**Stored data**
[Start of Attachment]

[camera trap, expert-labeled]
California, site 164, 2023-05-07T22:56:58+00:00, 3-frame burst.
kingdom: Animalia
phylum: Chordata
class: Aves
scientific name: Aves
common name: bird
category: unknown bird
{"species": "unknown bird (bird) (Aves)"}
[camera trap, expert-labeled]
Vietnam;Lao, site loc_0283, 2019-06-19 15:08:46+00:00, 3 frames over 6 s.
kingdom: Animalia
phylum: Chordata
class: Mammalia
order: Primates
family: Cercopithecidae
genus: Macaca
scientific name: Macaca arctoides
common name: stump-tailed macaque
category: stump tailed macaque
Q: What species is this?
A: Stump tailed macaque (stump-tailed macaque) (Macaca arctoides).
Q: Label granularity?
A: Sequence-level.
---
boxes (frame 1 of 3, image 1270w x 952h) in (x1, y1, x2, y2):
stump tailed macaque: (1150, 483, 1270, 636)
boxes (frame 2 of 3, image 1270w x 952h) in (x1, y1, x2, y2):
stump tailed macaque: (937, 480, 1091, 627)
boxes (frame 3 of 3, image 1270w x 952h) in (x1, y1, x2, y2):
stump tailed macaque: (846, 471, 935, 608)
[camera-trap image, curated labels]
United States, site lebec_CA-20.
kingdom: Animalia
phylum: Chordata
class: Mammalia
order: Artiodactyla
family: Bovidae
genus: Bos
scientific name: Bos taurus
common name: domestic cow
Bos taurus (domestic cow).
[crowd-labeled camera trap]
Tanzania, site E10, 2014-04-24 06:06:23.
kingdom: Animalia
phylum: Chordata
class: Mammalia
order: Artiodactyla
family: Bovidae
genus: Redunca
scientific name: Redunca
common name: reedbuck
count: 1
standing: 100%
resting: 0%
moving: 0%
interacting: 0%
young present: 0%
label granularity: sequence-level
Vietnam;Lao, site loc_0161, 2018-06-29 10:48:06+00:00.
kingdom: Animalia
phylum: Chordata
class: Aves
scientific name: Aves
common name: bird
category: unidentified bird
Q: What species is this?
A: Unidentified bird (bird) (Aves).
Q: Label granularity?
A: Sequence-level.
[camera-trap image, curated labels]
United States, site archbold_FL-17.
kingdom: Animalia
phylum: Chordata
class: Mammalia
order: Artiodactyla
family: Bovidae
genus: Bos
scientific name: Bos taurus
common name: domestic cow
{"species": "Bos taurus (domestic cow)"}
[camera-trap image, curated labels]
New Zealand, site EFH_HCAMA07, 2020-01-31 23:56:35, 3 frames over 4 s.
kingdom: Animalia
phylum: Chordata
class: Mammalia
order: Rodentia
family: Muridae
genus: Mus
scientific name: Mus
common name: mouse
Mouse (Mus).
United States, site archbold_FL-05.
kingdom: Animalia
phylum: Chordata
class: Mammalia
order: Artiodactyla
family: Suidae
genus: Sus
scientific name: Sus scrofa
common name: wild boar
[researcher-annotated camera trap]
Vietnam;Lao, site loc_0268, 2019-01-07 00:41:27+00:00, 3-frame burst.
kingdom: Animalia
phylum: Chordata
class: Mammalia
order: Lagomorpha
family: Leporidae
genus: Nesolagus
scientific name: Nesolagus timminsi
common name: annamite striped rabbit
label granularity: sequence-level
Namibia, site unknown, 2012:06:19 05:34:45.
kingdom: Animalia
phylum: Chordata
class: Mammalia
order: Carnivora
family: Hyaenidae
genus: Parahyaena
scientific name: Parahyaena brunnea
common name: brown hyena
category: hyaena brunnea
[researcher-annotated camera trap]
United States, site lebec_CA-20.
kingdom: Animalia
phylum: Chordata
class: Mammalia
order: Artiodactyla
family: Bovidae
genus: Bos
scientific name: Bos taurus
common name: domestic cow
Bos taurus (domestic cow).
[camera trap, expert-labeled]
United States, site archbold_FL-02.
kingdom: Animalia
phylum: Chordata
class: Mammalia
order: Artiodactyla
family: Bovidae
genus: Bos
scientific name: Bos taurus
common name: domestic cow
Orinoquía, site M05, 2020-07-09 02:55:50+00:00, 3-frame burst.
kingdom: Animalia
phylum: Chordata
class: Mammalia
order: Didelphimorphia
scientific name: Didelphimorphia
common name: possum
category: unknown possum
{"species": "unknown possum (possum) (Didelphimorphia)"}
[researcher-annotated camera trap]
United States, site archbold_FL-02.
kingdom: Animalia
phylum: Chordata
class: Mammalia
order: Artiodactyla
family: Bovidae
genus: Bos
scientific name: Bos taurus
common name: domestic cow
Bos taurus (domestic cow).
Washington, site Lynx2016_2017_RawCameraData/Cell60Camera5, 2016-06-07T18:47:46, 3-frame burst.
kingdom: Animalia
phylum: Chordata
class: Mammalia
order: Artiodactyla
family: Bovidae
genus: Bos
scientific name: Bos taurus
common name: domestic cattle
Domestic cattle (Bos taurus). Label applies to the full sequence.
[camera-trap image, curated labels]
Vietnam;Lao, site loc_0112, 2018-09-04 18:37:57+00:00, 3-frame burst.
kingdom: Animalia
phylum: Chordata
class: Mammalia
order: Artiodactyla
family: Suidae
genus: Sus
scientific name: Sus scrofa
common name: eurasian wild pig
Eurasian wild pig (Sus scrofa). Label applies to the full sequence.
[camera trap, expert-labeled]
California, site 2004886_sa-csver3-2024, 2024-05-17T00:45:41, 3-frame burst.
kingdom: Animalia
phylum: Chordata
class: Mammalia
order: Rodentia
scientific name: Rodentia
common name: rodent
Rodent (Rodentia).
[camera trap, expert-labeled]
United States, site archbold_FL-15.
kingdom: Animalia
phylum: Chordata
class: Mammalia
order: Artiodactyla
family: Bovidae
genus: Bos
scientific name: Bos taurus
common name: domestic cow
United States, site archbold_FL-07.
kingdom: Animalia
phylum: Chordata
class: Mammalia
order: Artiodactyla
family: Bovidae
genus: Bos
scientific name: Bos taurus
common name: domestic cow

[End of Attachment]

**Your task**
Every entry should be reproduced exactly, with no part omitted.

**Solution**
[camera trap, expert-labeled]
California, site 164, 2023-05-07T22:56:58+00:00, 3-frame burst.
kingdom: Animalia
phylum: Chordata
class: Aves
scientific name: Aves
common name: bird
category: unknown bird
{"species": "unknown bird (bird) (Aves)"}
[camera trap, expert-labeled]
Vietnam;Lao, site loc_0283, 2019-06-19 15:08:46+00:00, 3 frames over 6 s.
kingdom: Animalia
phylum: Chordata
class: Mammalia
order: Primates
family: Cercopithecidae
genus: Macaca
scientific name: Macaca arctoides
common name: stump-tailed macaque
category: stump tailed macaque
Q: What species is this?
A: Stump tailed macaque (stump-tailed macaque) (Macaca arctoides).
Q: Label granularity?
A: Sequence-level.
---
boxes (frame 1 of 3, image 1270w x 952h) in (x1, y1, x2, y2):
stump tailed macaque: (1150, 483, 1270, 636)
boxes (frame 2 of 3, image 1270w x 952h) in (x1, y1, x2, y2):
stump tailed macaque: (937, 480, 1091, 627)
boxes (frame 3 of 3, image 1270w x 952h) in (x1, y1, x2, y2):
stump tailed macaque: (846, 471, 935, 608)
[camera-trap image, curated labels]
United States, site lebec_CA-20.
kingdom: Animalia
phylum: Chordata
class: Mammalia
order: Artiodactyla
family: Bovidae
genus: Bos
scientific name: Bos taurus
common name: domestic cow
Bos taurus (domestic cow).
[crowd-labeled camera trap]
Tanzania, site E10, 2014-04-24 06:06:23.
kingdom: Animalia
phylum: Chordata
class: Mammalia
order: Artiodactyla
family: Bovidae
genus: Redunca
scientific name: Redunca
common name: reedbuck
count: 1
standing: 100%
resting: 0%
moving: 0%
interacting: 0%
young present: 0%
label granularity: sequence-level
Vietnam;Lao, site loc_0161, 2018-06-29 10:48:06+00:00.
kingdom: Animalia
phylum: Chordata
class: Aves
scientific name: Aves
common name: bird
category: unidentified bird
Q: What species is this?
A: Unidentified bird (bird) (Aves).
Q: Label granularity?
A: Sequence-level.
[camera-trap image, curated labels]
United States, site archbold_FL-17.
kingdom: Animalia
phylum: Chordata
class: Mammalia
order: Artiodactyla
family: Bovidae
genus: Bos
scientific name: Bos taurus
common name: domestic cow
{"species": "Bos taurus (domestic cow)"}
[camera-trap image, curated labels]
New Zealand, site EFH_HCAMA07, 2020-01-31 23:56:35, 3 frames over 4 s.
kingdom: Animalia
phylum: Chordata
class: Mammalia
order: Rodentia
family: Muridae
genus: Mus
scientific name: Mus
common name: mouse
Mouse (Mus).
United States, site archbold_FL-05.
kingdom: Animalia
phylum: Chordata
class: Mammalia
order: Artiodactyla
family: Suidae
genus: Sus
scientific name: Sus scrofa
common name: wild boar
[researcher-annotated camera trap]
Vietnam;Lao, site loc_0268, 2019-01-07 00:41:27+00:00, 3-frame burst.
kingdom: Animalia
phylum: Chordata
class: Mammalia
order: Lagomorpha
family: Leporidae
genus: Nesolagus
scientific name: Nesolagus timminsi
common name: annamite striped rabbit
label granularity: sequence-level
Namibia, site unknown, 2012:06:19 05:34:45.
kingdom: Animalia
phylum: Chordata
class: Mammalia
order: Carnivora
family: Hyaenidae
genus: Parahyaena
scientific name: Parahyaena brunnea
common name: brown hyena
category: hyaena brunnea
[researcher-annotated camera trap]
United States, site lebec_CA-20.
kingdom: Animalia
phylum: Chordata
class: Mammalia
order: Artiodactyla
family: Bovidae
genus: Bos
scientific name: Bos taurus
common name: domestic cow
Bos taurus (domestic cow).
[camera trap, expert-labeled]
United States, site archbold_FL-02.
kingdom: Animalia
phylum: Chordata
class: Mammalia
order: Artiodactyla
family: Bovidae
genus: Bos
scientific name: Bos taurus
common name: domestic cow
Orinoquía, site M05, 2020-07-09 02:55:50+00:00, 3-frame burst.
kingdom: Animalia
phylum: Chordata
class: Mammalia
order: Didelphimorphia
scientific name: Didelphimorphia
common name: possum
category: unknown possum
{"species": "unknown possum (possum) (Didelphimorphia)"}
[researcher-annotated camera trap]
United States, site archbold_FL-02.
kingdom: Animalia
phylum: Chordata
class: Mammalia
order: Artiodactyla
family: Bovidae
genus: Bos
scientific name: Bos taurus
common name: domestic cow
Bos taurus (domestic cow).
Washington, site Lynx2016_2017_RawCameraData/Cell60Camera5, 2016-06-07T18:47:46, 3-frame burst.
kingdom: Animalia
phylum: Chordata
class: Mammalia
order: Artiodactyla
family: Bovidae
genus: Bos
scientific name: Bos taurus
common name: domestic cattle
Domestic cattle (Bos taurus). Label applies to the full sequence.
[camera-trap image, curated labels]
Vietnam;Lao, site loc_0112, 2018-09-04 18:37:57+00:00, 3-frame burst.
kingdom: Animalia
phylum: Chordata
class: Mammalia
order: Artiodactyla
family: Suidae
genus: Sus
scientific name: Sus scrofa
common name: eurasian wild pig
Eurasian wild pig (Sus scrofa). Label applies to the full sequence.
[camera trap, expert-labeled]
California, site 2004886_sa-csver3-2024, 2024-05-17T00:45:41, 3-frame burst.
kingdom: Animalia
phylum: Chordata
class: Mammalia
order: Rodentia
scientific name: Rodentia
common name: rodent
Rodent (Rodentia).
[camera trap, expert-labeled]
United States, site archbold_FL-15.
kingdom: Animalia
phylum: Chordata
class: Mammalia
order: Artiodactyla
family: Bovidae
genus: Bos
scientific name: Bos taurus
common name: domestic cow
United States, site archbold_FL-07.
kingdom: Animalia
phylum: Chordata
class: Mammalia
order: Artiodactyla
family: Bovidae
genus: Bos
scientific name: Bos taurus
common name: domestic cow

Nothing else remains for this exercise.